Human brains will do the same thing as people grow up and adopt the attitudes of society.
If anything, this is good evidence that bigotry is a learned behaviour that simply comes from observed inequality and attempting to rationalise it.
Most machine learning and AI does not include any assumptions and axioms from the developers. The data used to tran these algorithms, however is. But yes, AI is not just some magic , but just another overjoyed technology that can be useful when used right.
"Why does my AI spend all day watching disgusting pornography and getting into endless pedantic arguments?"
No, we shouldn't. But again, these algorithms derive whatever they derive from the data, automatically. Nobody is putting manually "race" or "gender" or things like that in the algorithm itself (at least in most). And this is where the trap lies, because these algorithms are neutral on their own, the people who use them get tricked into thinking tha the outcome is also neutral and objective, but forget that it is literally all determined by the data that goes in.
They aren’t necessarily neutral since programming relative importance of characteristics may have implicit bias baked into the training of the algorithm. It’s not just a one way street of biased data being fed into it, the very structure of the training can include biases and accentuate them.
But that's the thing, most of the algorithms used mainstream do not program any relative characteristics, you do not program any characteristics at all. The algorithm learns all of these on its own from the data, and you only choose which features to include in this - and this is the source of bias, not the algorithm that decides how to split your decision tree ...
Woah, you're telling me an AI that's fed data from a racist/sexist society... will draw racist/sexist conclusions? I am shocked!
This is like when somebody made that chat bot and it scanned 4chan and started being racist.
You mean microsoft Tay?
It was a twitter bot with the "personality" of an american teenage girl that 4chan and other random chuds turned into a nazi within hoursIt's "greatest hits" CW obv.
Sure it just means that the patriarchy is correct, and not that a man programmed the AI.
when i see a woman i think 'smile :)' too, am i actually a robot?
THE VOLCEL POLICE HAVE BEEN ABOLISHED, COMRADE
CUMMING IS A PROLETARIAN ACTIVITY
For some reason I read “When AI” as “Weird Al” Yankovic and I was like damn not another one of my heroes:////
Algorithms of Opression https://nyupress.org/9781479837243/algorithms-of-oppression/
Sat in on a lecture of hers last year, she’s been studying this for a while. Scary and fascinating.
instead tend to replicate or even amplify historical cultural biases
irl ML is only as good as its training data
I enjoy being an image classifier, it is my favorite machine learning application.
When I see apolitical things, I think to myself "yes".
When I see gender, I think to myself "no".

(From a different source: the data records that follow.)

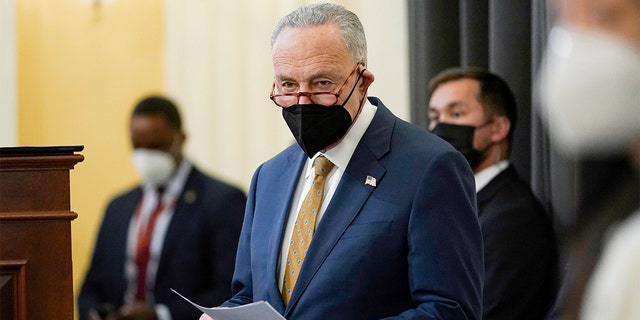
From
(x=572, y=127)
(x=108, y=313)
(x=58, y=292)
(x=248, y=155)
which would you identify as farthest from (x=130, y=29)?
(x=572, y=127)

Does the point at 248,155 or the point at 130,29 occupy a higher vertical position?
the point at 130,29

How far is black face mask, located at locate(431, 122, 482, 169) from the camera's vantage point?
3723mm

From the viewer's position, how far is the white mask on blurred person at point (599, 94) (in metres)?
1.15

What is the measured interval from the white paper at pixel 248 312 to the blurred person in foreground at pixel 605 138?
1.09 m

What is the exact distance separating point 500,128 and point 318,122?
1.54 meters

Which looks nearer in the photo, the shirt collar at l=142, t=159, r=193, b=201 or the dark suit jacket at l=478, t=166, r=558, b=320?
the dark suit jacket at l=478, t=166, r=558, b=320

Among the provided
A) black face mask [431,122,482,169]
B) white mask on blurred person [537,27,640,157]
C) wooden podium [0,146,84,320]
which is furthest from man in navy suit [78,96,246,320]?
white mask on blurred person [537,27,640,157]

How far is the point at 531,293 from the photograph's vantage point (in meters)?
3.36

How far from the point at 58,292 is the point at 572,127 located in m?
1.54

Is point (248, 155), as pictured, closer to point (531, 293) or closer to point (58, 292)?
point (531, 293)

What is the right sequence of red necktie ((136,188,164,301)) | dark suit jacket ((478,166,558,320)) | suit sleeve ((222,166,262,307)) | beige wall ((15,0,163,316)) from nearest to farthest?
suit sleeve ((222,166,262,307)), dark suit jacket ((478,166,558,320)), red necktie ((136,188,164,301)), beige wall ((15,0,163,316))

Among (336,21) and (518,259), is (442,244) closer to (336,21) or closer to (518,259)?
(336,21)

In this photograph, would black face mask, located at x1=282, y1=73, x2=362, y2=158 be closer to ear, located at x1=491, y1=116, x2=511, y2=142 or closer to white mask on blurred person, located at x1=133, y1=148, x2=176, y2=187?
ear, located at x1=491, y1=116, x2=511, y2=142

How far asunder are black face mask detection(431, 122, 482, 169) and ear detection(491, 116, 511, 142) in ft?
0.24
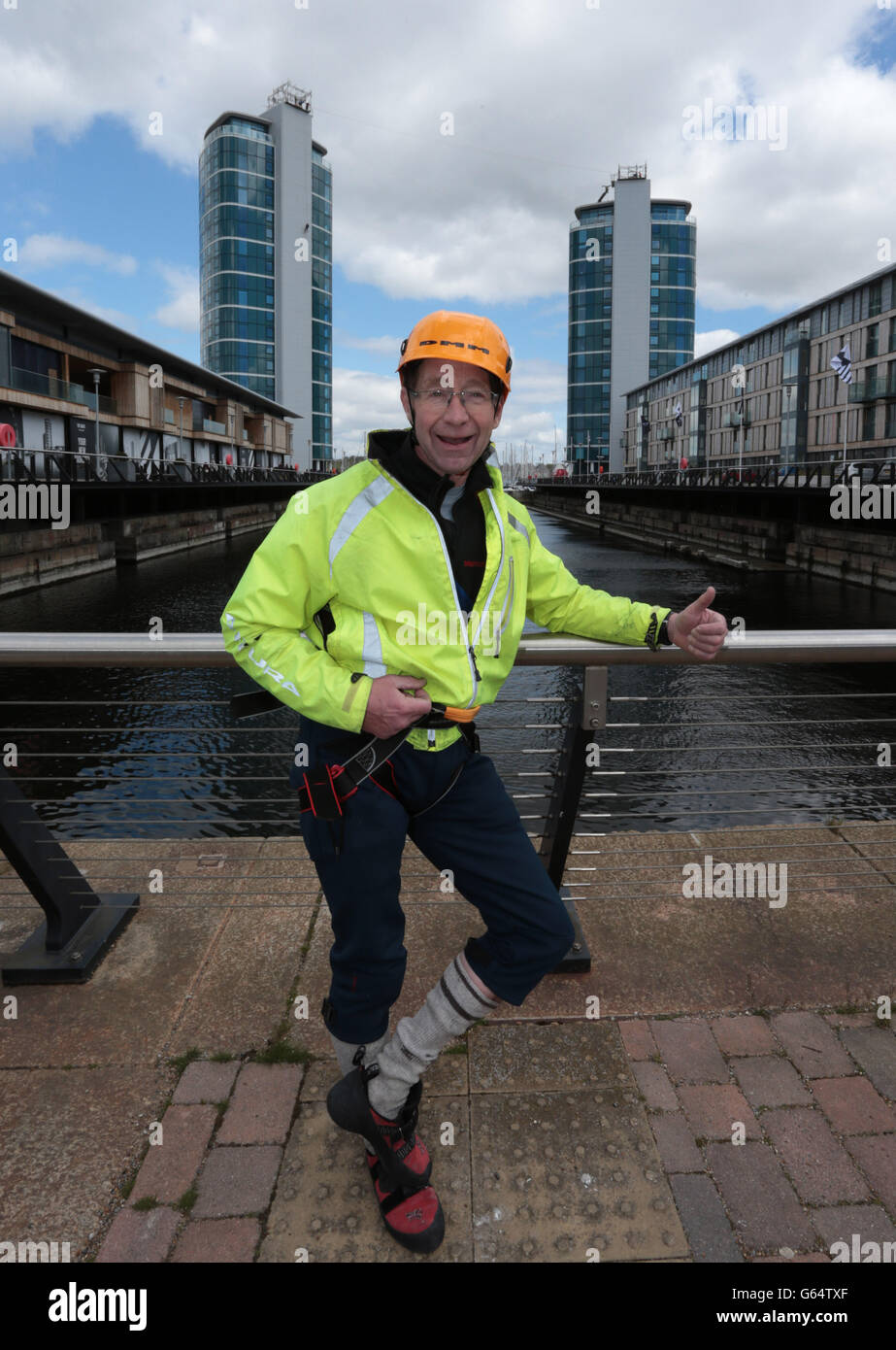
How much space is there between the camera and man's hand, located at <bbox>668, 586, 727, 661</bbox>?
2543mm

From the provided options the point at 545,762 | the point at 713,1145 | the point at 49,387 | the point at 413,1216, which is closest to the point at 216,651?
the point at 413,1216

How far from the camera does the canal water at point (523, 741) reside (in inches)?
346

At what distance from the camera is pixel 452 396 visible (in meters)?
2.17

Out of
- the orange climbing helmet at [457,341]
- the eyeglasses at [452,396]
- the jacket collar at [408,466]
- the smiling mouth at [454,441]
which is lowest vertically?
the jacket collar at [408,466]

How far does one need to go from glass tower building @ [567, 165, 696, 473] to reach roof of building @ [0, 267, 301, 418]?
79427 mm

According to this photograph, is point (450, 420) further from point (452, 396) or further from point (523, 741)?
point (523, 741)

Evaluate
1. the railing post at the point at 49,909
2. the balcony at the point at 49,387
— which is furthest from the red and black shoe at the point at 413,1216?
the balcony at the point at 49,387

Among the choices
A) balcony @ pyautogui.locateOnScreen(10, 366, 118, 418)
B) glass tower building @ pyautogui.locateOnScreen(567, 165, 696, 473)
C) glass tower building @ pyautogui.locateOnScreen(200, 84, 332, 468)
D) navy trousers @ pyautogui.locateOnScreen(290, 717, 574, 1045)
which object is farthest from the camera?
glass tower building @ pyautogui.locateOnScreen(567, 165, 696, 473)

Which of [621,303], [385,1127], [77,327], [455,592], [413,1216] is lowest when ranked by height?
[413,1216]

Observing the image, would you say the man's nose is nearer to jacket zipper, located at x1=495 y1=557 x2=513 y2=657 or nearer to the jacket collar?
the jacket collar

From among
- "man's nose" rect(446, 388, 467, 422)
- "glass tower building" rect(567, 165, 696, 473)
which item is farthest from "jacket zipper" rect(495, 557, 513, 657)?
"glass tower building" rect(567, 165, 696, 473)

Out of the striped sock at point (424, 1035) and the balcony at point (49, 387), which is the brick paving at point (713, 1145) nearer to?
A: the striped sock at point (424, 1035)

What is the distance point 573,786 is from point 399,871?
1.00 metres
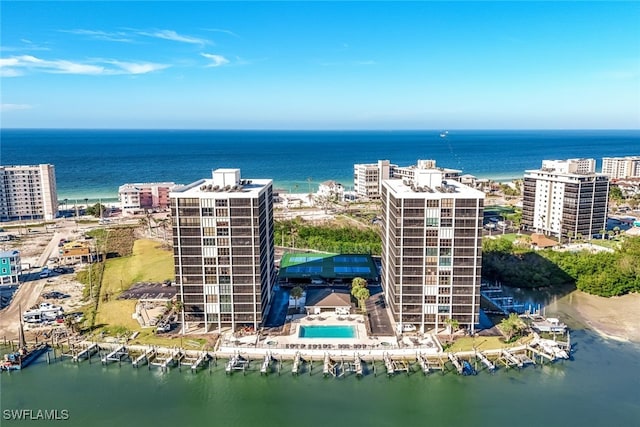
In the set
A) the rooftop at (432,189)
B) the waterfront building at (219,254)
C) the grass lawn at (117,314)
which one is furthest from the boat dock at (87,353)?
the rooftop at (432,189)

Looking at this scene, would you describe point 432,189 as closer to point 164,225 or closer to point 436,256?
point 436,256

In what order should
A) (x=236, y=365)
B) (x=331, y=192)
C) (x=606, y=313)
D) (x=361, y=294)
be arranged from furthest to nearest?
(x=331, y=192) → (x=606, y=313) → (x=361, y=294) → (x=236, y=365)

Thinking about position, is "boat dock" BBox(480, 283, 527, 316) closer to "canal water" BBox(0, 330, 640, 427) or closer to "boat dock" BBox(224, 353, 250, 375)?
"canal water" BBox(0, 330, 640, 427)

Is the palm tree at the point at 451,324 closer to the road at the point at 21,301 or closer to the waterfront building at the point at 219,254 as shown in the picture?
the waterfront building at the point at 219,254

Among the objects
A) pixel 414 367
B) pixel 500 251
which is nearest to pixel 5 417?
pixel 414 367

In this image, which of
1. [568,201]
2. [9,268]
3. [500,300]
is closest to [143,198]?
[9,268]

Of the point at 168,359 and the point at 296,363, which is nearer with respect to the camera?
the point at 296,363

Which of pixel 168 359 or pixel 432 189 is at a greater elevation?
pixel 432 189
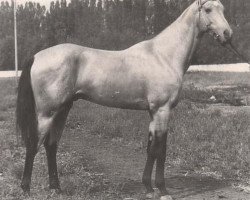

Ok, no. Algorithms do not see the world. They're just complicated maths. Nothi g special. If you feed it data that associates men with officials and women with smile, it will capture the relationship in that data. The algorithm itself is neutral, in the sense that it will learn and do whatever you give it, just like the equation X + Y is neutral. Algorithms reflect the cultural biases of the data that is given to it. The problem is not the AI, it's society
That said, I do have suspicions that certain algos do explicitly consider bias (I.e. ones used for predictive crime, credit score, etc.) In addition to what is present in their training data.
But that's what I'm saying, while the algorithms in general are fine, a lot of these private and commercial algorithms are questionable. Especially in certain fields (khem cops khem)
How would an algorithm be sexist? That doesn't make any sense. Of course it's about what data it's given
This whole conversation seems to be borne of confusion of terms between model (the end product of machine learning, which does contain the biases inherent in the dataset it was trained with, in the form of mathematical coefficients) and training algorithm (the mathematical process defining exactly how a model is trained to data, e.g. how the model's coefficients change when it incorrectly or correctly classifies a piece of input data during training). The question of whether a model reflects bigotry is very easy to assess but the question of whether a training algorithm contains inherent bigotry is kind of philosophically heavy.
Edit: hold this thought I should actually read through the article first lmao
Edit2: all right yeah, as I figured the article fails to disambiguate that shit. Anyway, although it's a tougher question, it's definitely possible that training algorithms can effectively be biased, but I think to really assess that you'd have to do a lot of studies with them with EXTREMELY controlled datasets to see if the models they produce tend to reflect the kinds of biases the article is talking about even with datasets controlled for those common biases. Honestly is a solid premise for an entire thesis project.
Uncle hoe basically answered it, but I want to emphasize:
Most of these new algorithms use machine learning. That means they feed a machine data, and it produces thousands of totally random algorithms and selects the best one. Rinse and repeat.
The people creating the test keep feeding it data and computation until they like the results. The data IS the algorithm.
The algorithm can end up being human-unreadable, basically a black box.
But somewhere in that algorithm, in a completely incomprehensible chunk of code, it decides that its masters really love it when it fires people who buy shampoo for kinky hair.